I usually raise from ten to fifteen acres of mangel-wurzel every year. I grow them in rotation with other crops, and not as the Hon. Harris Lewis and some others do, continuously on the same land. We manure liberally, but not extravagantly, and get a fair yield, and the land is left in admirable condition for future crops.

I mean by this, not that the land is specially rich, but that it is very clean and mellow.

“In 1877,” said the Deacon, “you had potatoes on the land where you grew mangels the previous year, and had the best crop in the neighborhood.”

This is true, but still I do not think it a good rotation.

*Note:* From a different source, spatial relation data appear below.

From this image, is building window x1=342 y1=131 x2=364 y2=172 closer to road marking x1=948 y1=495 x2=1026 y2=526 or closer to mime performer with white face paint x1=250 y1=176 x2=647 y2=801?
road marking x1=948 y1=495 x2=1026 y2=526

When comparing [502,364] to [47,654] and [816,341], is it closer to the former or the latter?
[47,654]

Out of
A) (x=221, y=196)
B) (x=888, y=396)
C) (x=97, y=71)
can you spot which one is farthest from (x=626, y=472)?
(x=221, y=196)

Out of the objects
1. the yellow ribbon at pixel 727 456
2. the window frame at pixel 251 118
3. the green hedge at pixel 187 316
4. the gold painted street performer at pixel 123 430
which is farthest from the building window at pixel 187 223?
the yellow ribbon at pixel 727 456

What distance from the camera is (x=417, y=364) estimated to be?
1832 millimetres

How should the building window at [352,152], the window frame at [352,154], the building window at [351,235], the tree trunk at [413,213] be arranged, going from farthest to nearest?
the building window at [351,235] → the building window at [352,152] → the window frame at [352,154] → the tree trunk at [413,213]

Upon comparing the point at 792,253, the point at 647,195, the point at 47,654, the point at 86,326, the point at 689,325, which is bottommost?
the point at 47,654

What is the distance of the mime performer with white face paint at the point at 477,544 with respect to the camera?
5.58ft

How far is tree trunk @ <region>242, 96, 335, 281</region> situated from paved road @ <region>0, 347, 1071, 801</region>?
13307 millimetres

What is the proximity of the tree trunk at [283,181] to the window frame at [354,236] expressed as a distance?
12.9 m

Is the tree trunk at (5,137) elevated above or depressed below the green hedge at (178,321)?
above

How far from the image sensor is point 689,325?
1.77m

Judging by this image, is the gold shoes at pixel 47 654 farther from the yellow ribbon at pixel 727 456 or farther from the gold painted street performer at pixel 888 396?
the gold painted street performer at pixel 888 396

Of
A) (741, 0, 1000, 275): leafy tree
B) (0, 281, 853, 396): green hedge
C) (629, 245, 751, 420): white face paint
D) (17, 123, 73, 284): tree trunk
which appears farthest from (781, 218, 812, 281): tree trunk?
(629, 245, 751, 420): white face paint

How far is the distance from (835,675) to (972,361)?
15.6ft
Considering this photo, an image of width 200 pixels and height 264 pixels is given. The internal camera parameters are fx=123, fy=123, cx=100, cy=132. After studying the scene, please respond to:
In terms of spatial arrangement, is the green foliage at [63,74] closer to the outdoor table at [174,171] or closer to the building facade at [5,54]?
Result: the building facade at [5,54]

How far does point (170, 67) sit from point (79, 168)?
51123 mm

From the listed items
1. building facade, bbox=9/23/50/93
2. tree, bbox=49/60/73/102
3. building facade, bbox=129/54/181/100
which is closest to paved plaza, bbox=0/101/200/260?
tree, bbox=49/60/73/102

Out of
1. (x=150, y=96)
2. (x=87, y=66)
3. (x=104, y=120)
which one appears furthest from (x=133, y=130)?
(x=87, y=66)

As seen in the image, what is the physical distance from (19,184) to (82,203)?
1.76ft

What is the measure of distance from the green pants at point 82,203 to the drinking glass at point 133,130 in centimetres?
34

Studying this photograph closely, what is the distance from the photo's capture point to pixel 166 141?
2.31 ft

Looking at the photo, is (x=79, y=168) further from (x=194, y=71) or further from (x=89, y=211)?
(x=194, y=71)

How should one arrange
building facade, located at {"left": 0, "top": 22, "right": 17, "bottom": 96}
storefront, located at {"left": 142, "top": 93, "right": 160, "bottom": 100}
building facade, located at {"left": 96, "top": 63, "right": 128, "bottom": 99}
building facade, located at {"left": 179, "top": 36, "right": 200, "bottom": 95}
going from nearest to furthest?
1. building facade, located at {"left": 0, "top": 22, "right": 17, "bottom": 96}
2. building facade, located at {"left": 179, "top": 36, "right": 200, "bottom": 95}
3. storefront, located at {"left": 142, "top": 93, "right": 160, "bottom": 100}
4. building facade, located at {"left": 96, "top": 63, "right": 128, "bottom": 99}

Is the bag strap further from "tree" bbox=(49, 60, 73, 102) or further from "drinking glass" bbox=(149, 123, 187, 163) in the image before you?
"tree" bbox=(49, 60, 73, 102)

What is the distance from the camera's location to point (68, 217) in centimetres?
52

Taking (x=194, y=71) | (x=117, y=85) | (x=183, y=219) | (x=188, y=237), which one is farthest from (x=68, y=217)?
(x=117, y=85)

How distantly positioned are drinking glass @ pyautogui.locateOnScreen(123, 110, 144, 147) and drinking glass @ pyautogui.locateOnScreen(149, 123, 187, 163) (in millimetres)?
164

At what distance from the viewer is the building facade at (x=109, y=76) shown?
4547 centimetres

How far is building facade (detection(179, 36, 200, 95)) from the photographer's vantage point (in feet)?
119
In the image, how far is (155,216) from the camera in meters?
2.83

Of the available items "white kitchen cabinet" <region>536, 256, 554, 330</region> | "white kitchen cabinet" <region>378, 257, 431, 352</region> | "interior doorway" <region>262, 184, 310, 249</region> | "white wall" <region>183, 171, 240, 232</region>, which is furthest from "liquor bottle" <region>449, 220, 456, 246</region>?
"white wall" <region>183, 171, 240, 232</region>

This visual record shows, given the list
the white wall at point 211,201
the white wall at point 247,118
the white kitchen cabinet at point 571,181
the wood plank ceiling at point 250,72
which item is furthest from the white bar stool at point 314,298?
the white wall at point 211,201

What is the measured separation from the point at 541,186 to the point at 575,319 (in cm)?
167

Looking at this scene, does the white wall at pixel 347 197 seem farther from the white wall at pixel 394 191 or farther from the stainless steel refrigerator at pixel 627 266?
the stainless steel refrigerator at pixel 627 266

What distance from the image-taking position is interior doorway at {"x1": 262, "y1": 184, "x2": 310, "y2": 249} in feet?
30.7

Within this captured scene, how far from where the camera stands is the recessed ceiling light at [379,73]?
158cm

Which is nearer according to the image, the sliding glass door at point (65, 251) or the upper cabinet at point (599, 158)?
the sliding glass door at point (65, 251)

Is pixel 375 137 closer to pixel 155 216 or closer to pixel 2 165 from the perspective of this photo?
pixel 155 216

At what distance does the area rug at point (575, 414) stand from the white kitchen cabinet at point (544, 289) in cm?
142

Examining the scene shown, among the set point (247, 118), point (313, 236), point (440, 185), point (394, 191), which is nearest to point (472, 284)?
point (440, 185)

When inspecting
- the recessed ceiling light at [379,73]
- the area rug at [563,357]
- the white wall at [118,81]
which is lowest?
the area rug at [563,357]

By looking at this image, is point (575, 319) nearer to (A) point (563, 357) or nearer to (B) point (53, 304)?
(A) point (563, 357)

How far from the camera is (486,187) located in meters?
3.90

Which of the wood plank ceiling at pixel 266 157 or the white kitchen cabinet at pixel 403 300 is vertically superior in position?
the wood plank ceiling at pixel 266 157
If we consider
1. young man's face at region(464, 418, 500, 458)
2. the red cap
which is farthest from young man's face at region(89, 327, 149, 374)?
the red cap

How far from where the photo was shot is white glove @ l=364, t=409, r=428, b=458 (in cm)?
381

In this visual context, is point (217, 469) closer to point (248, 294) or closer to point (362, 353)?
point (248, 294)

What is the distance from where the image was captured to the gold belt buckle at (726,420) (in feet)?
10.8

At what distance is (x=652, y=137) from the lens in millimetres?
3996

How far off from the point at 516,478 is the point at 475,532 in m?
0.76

A barley crop seeded with clover would be better, especially if the mangels were heavily manured. The clover would get the manure which had been washed into the subsoil, or left in such a condition that potatoes or grain could not take it up.

There is one thing in relation to my mangels of 1876 which has escaped the Deacon. The whole piece was manured and well prepared, and dibbled in with mangels, the rows being 2½ feet apart, and the seed dropped 15 inches apart in the rows. Owing to poor seed, the mangels failed on about three acres, and we plowed up the land and drilled in corn for fodder, in rows 2½ feet apart, and at the rate of over three bushels of seed per acre. We had a great crop of corn-fodder.

The next year, as I said before, the whole piece was planted with potatoes, and if it was true that mangels are an “enriching crop,” while corn is an “exhausting” crop, we ought to have had much better potatoes after the mangels than after corn. This was certainly not the case; if there was any difference, it was in favor of the corn. But I do not place any confidence in an experiment of this kind, where the crops were not weighed and the results carefully ascertained.


Mr. Lawes has made some most thorough experiments with different manures on sugar-beets, and in 1876 he commenced a series of experiments with mangel-wurzel.

The land is a rather stiff clay loam, similar to that on which the wheat and barley experiments were made. It is better suited to the growth of beets than of turnips.